*Goal of the exercise:* Please reproduce every entry below word for word, leaving out the pictures.

-----

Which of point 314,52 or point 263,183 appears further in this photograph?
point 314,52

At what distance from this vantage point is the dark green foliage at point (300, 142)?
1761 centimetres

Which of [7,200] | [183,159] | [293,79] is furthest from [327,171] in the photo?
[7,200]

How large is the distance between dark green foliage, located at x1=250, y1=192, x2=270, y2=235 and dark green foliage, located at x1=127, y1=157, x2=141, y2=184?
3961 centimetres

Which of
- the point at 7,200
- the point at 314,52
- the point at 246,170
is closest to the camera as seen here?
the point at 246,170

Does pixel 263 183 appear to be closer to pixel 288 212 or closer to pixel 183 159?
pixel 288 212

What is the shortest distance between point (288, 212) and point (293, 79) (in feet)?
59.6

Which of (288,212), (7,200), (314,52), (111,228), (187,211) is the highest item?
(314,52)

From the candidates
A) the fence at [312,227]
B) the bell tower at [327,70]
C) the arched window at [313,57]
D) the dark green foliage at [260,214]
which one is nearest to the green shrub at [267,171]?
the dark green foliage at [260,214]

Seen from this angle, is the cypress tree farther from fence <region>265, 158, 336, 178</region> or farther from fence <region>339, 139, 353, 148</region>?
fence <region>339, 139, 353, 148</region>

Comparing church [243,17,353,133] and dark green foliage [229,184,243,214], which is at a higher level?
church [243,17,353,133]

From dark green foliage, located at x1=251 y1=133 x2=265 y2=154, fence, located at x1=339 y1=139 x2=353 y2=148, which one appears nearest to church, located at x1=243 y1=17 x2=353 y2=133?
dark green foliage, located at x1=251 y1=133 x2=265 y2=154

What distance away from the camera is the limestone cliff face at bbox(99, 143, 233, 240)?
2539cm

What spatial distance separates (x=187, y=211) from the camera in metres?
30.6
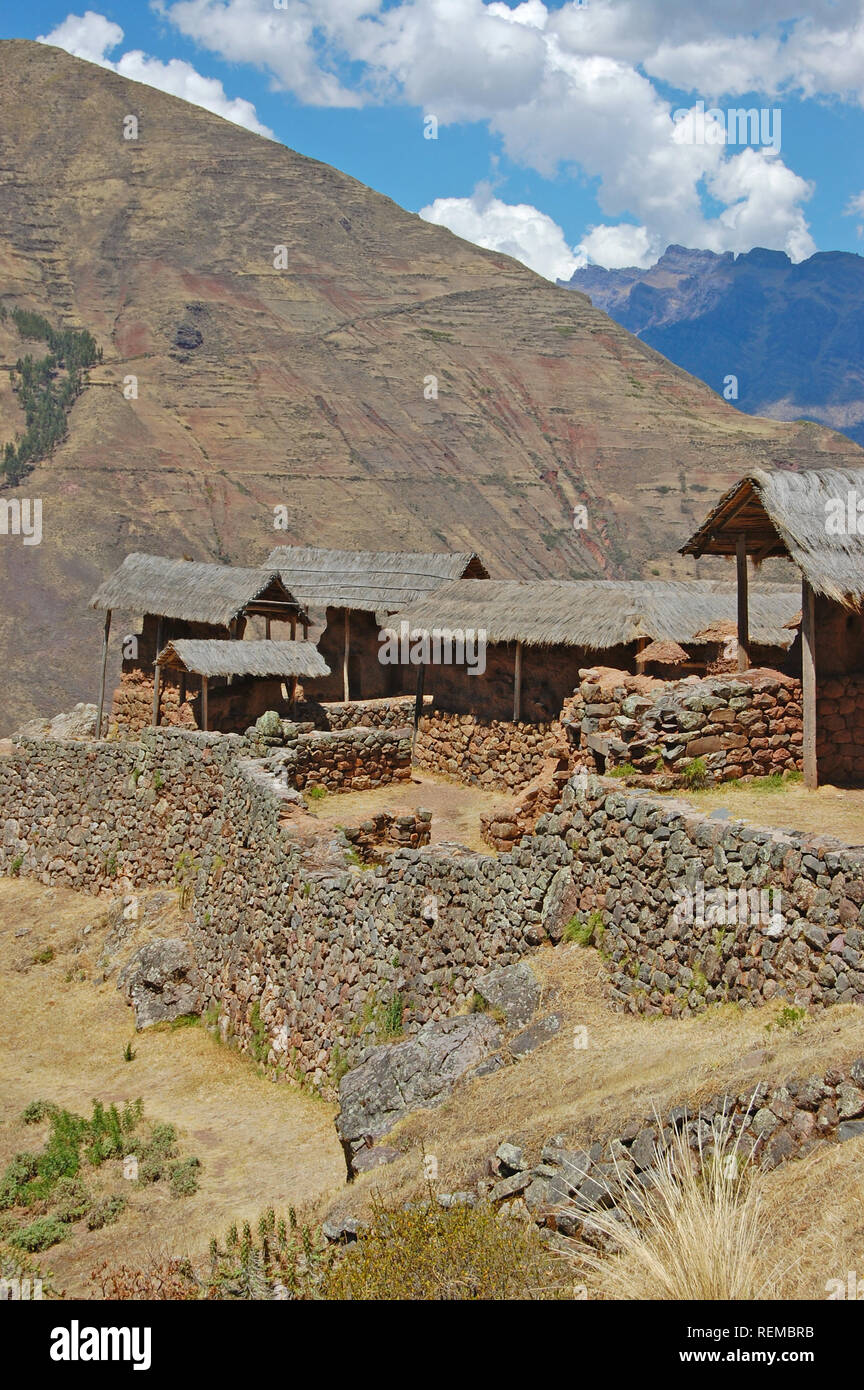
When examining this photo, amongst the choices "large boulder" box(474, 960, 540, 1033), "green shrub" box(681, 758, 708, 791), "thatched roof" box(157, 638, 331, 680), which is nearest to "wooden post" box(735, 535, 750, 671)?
"green shrub" box(681, 758, 708, 791)

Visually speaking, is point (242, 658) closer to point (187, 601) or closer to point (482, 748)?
point (187, 601)

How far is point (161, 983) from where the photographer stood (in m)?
15.5

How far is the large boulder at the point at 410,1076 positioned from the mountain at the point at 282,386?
141ft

-----

*Solution:*
Which of point 314,52 or point 263,183 appears further in this photograph?
point 314,52

At what distance from this vantage point is the dark green foliage at point (300, 142)?
1761 centimetres

Which of [7,200] | [183,159] | [293,79] is furthest from [327,171] in the photo?
[7,200]

How large is the distance between dark green foliage, located at x1=250, y1=192, x2=270, y2=235 and dark green foliage, located at x1=127, y1=157, x2=141, y2=184?
3961 centimetres

Which of
- the point at 7,200
- the point at 314,52
- the point at 246,170
is closest to the camera as seen here?
the point at 246,170

Does pixel 263 183 appear to be closer to pixel 288 212 or closer to pixel 183 159?
pixel 288 212

What is the shortest distance between point (288, 212) and point (293, 79) (in feet)?
59.6

Which of (288,212), (7,200), (314,52), (111,228), (187,211) is the highest item?
(314,52)

From the candidates
A) the fence at [312,227]
B) the bell tower at [327,70]
C) the arched window at [313,57]
D) the dark green foliage at [260,214]
which one is nearest to the green shrub at [267,171]?
the dark green foliage at [260,214]

Seen from this angle, is the cypress tree farther from fence <region>265, 158, 336, 178</region> or farther from fence <region>339, 139, 353, 148</region>?
fence <region>339, 139, 353, 148</region>

Comparing church [243,17,353,133] and dark green foliage [229,184,243,214], which is at a higher level?
church [243,17,353,133]

From dark green foliage, located at x1=251 y1=133 x2=265 y2=154, fence, located at x1=339 y1=139 x2=353 y2=148, which one appears nearest to church, located at x1=243 y1=17 x2=353 y2=133?
dark green foliage, located at x1=251 y1=133 x2=265 y2=154

What distance away from the camera is the limestone cliff face at bbox(99, 143, 233, 240)?
2539cm

What spatial distance separates (x=187, y=211) from the camera in metres?
30.6
When examining this photo, amongst the choices "large boulder" box(474, 960, 540, 1033), "green shrub" box(681, 758, 708, 791), "thatched roof" box(157, 638, 331, 680), which is nearest to "wooden post" box(735, 535, 750, 671)?
"green shrub" box(681, 758, 708, 791)

Visually speaking, is point (242, 658) closer to point (187, 601) or closer to point (482, 748)?
point (187, 601)

How far is point (161, 983) from where the photographer stood (in m)?
15.5

How far is the large boulder at the point at 410,1076 positioned from the mountain at the point at 282,386?
141ft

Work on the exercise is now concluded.